◆ Task ◆
Write out the full listing again, exactly as it stands.

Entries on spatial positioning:
▼

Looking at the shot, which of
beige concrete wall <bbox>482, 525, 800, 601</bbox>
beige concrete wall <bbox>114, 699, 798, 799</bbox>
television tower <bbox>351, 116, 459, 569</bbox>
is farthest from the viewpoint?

▲

◆ Solution ◆
Looking at the shot, which of
beige concrete wall <bbox>482, 525, 800, 601</bbox>
beige concrete wall <bbox>114, 699, 798, 799</bbox>
television tower <bbox>351, 116, 459, 569</bbox>
is farthest from the viewpoint?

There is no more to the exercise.